Lisa Kahu and Avaya Parata her moko granddaughter

Lisa Kahu, Mama and Pēpi Service, Te Tai O Marokura

"My haka is loud"

Lisa Kahu has been on the front line of women’s health for more than 20 years.

Working for Kaikōura health and social service agency Te Tai O Marokura in their Mama & Pēpi service, Lisa is a staunch advocate for her community. She is the deputy chair of the Women’s Consumer Council and is passionate about ensuring the rural and Māori voice is heard in health.
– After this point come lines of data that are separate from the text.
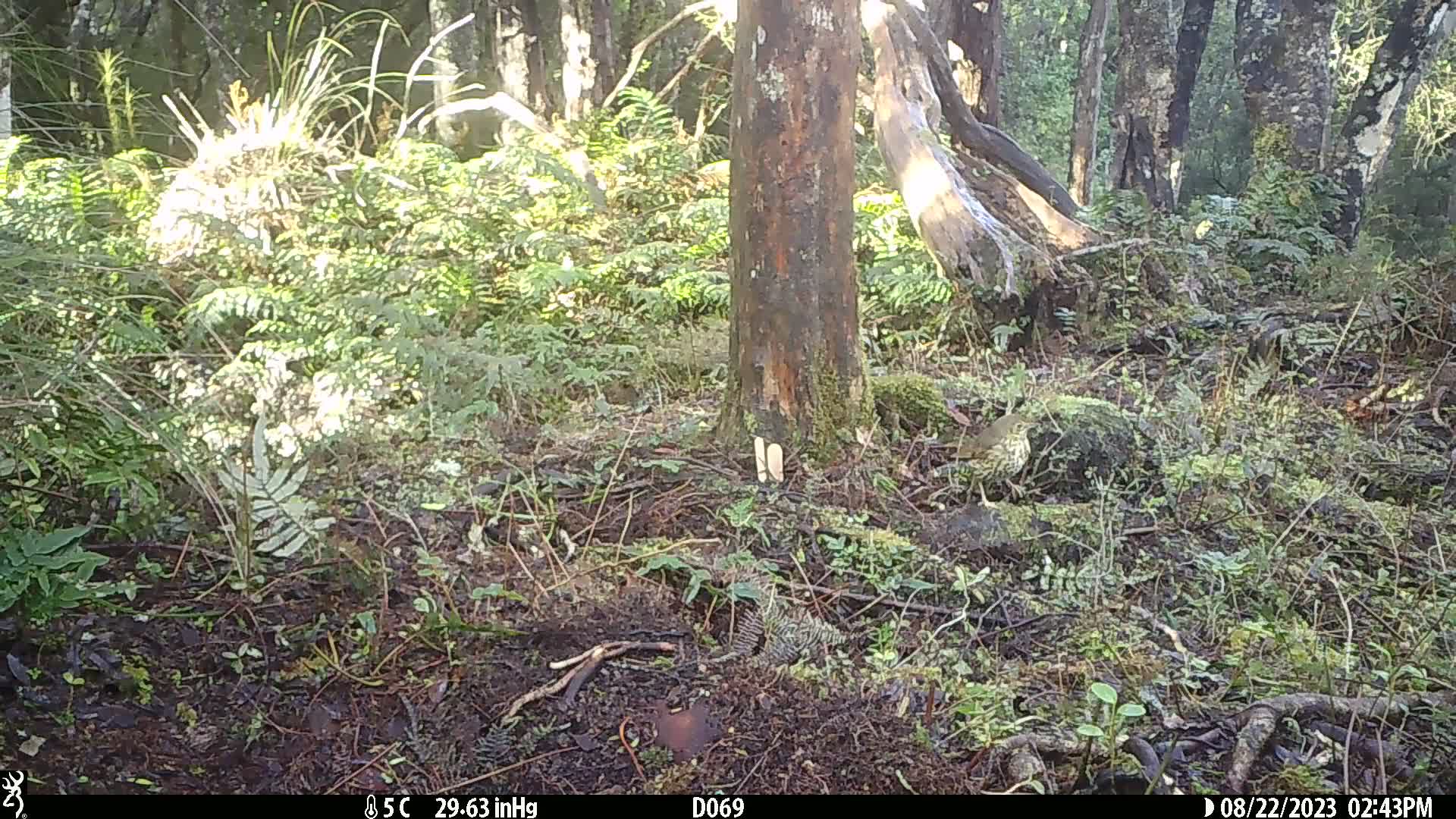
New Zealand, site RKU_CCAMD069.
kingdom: Animalia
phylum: Chordata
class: Aves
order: Passeriformes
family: Turdidae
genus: Turdus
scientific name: Turdus philomelos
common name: song thrush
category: thrush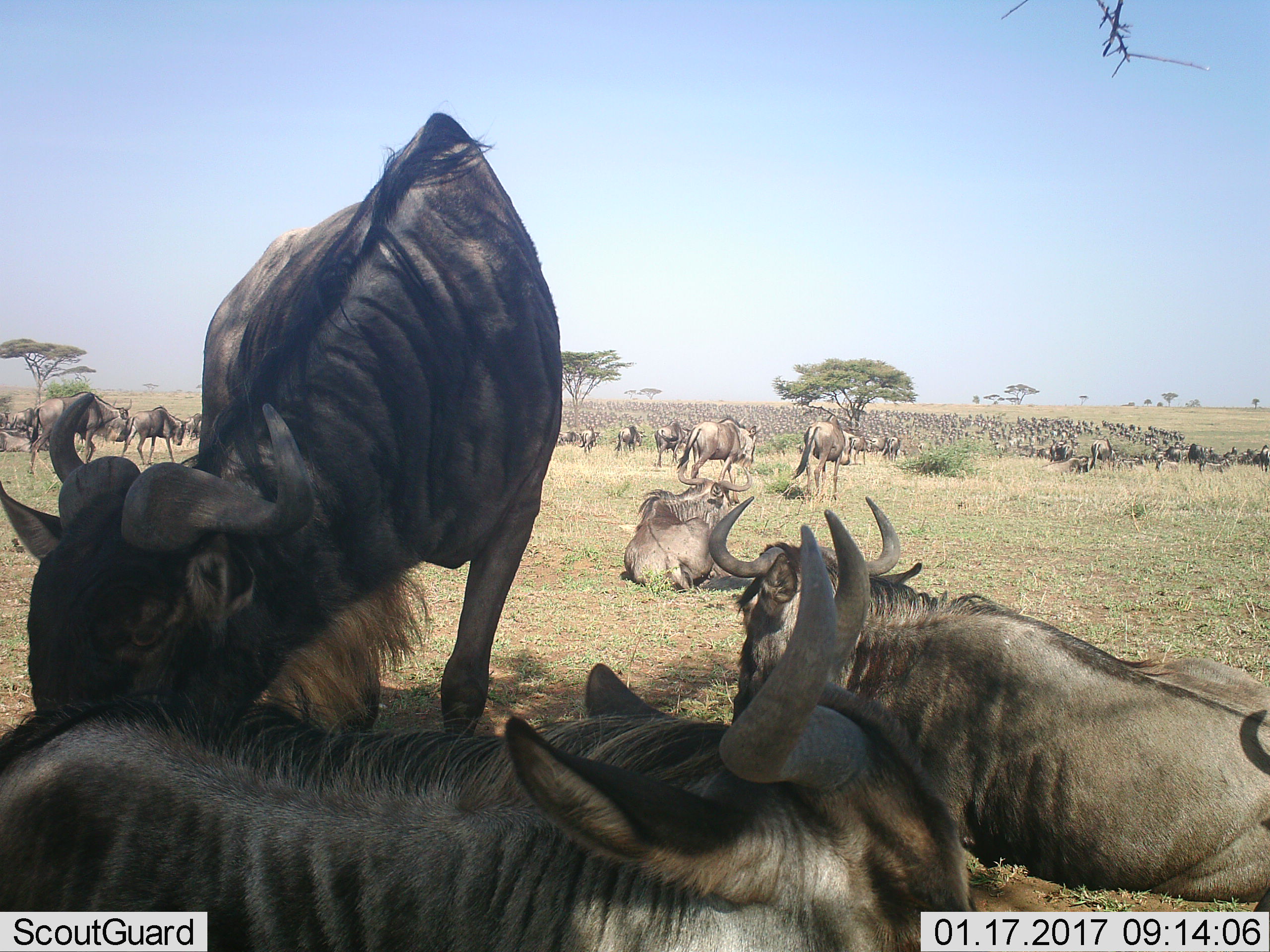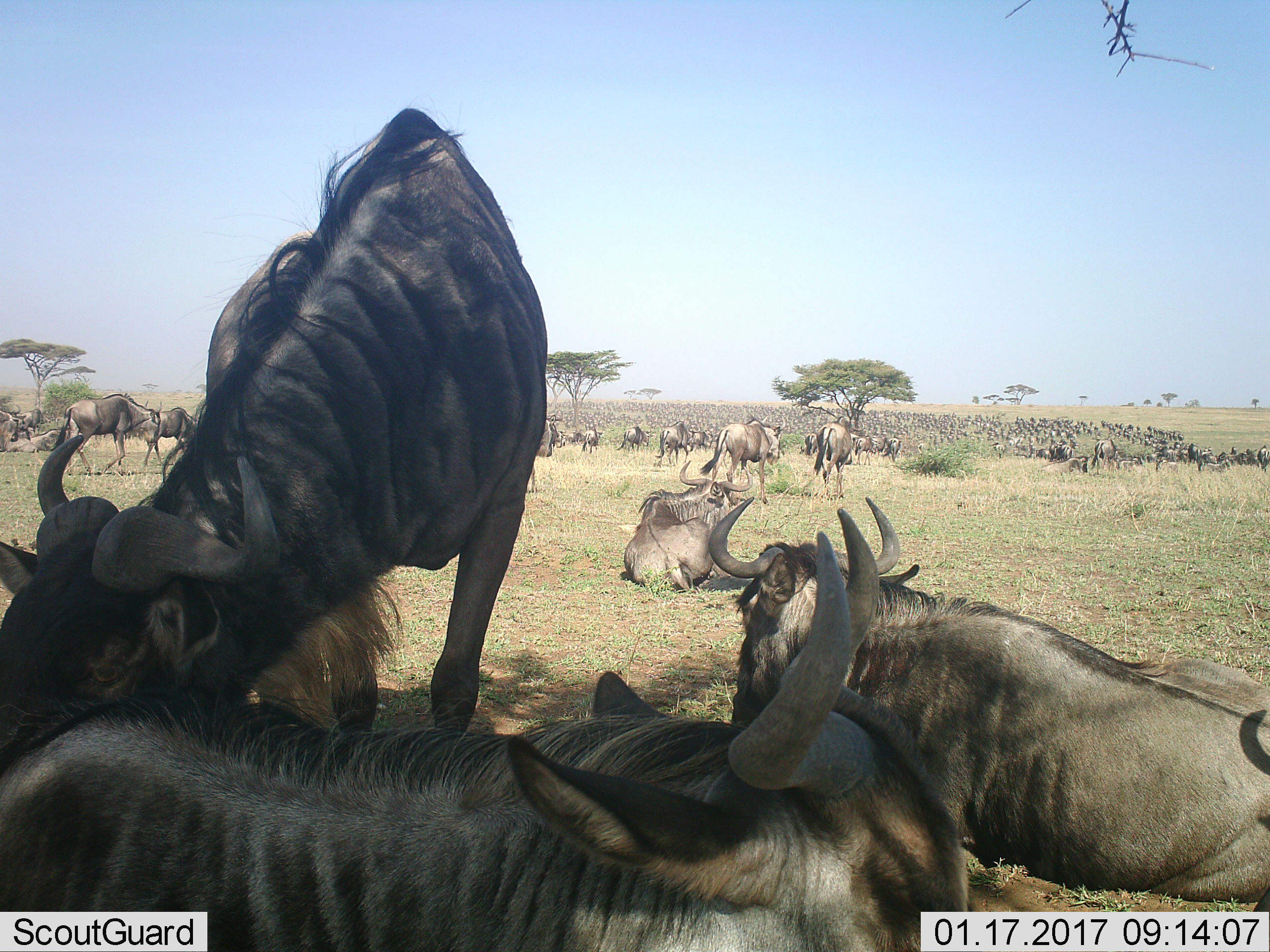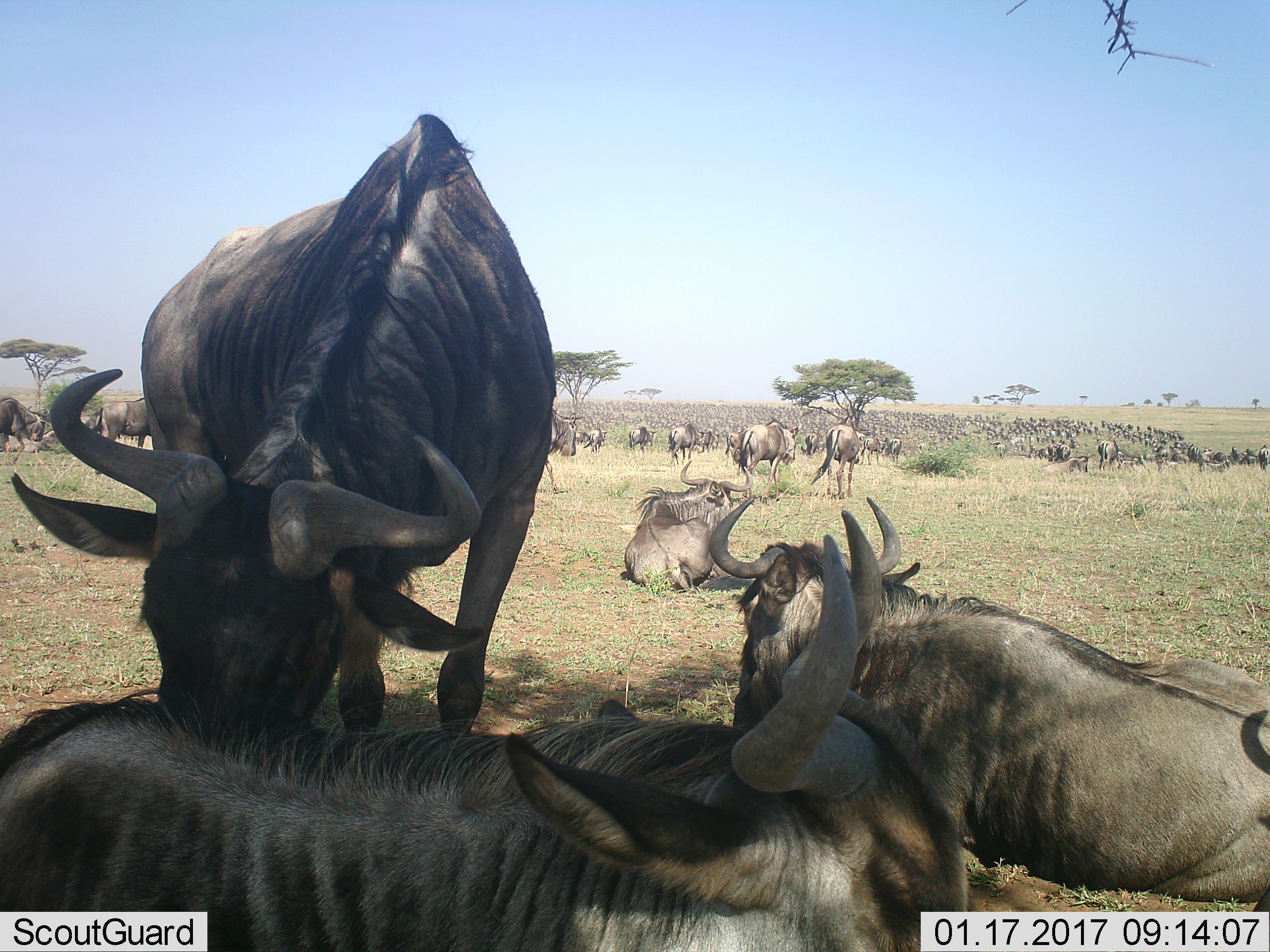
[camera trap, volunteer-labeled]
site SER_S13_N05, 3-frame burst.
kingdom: Animalia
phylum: Chordata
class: Mammalia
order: Artiodactyla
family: Bovidae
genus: Connochaetes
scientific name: Connochaetes taurinus taurinus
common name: blue wildebeest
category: wildebeestblue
Wildebeestblue (blue wildebeest) (Connochaetes taurinus taurinus), count 51+. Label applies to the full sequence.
“My haka is loud,’ says Lisa, with a smile.

“When my daughter had her baby and had to stay overnight at Christchurch Women’s Hospital we were not allowed to stay with her. We needed that to change. And it has.

“And while we’ve made massive progress in the way we’re looking after mothers and their babies, we have a few more wins we need to make – like getting these chairs,” says Lisa.

The specialist chairs which Māia Health Foundation is fundraising to purchase for Christchurch Women’s Hospital will provide a comfortable place for a support person to sit, and sleep, while a new mother and baby are in hospital.

“To me it’s a no-brainer to have someone there to support that new mother, to help with the little things like picking up baby or changing baby. Many woman are noticing that when they push the buzzer for help it can take some time for a nurse to come – they are so overworked. That’s why it makes so much sense to provide a comfortable space for a support person to stay.”

And while a support person is now allowed to stay, Lisa says it’s where they need to stay that’s the problem. They are offered a chair or a vinyl mattress on the floor to sleep on.

“Culturally we are taught to care for those we get care from, especially a parent or significant other. It’s about manaaki - respect - and providing those we respect with a minimum level of care. To ask your mum, a grandmother, to sit on a plastic seat while you sleep in a bed for five hours, it is very difficult to ask because of the respect we have for them. And many women won’t ask.”

Lisa says as well as supporting the mother and pēpi, these chairs will make the environment safer. “I don’t imagine nurses like stepping over a sleeping man to check on a women during the night. It’s not safe and it’s not right.

“For rural families, we also need to provide the support person with a place where they can get enough rest so it’s safe to get home. For our Kaikōura families the new mum, baby and support person have a three hour drive once they leave hospital. We need to ensure they’ve had enough sleep to make that trip safely.”

Lisa is encouraging people to support Māia Health Foundation’s Maternity Chair campaign as she knows just how great a difference it will make.

“I’m hoping you can hear my haka now. Support Māia and help buy these chairs for our wahine, our pēpi and our community.”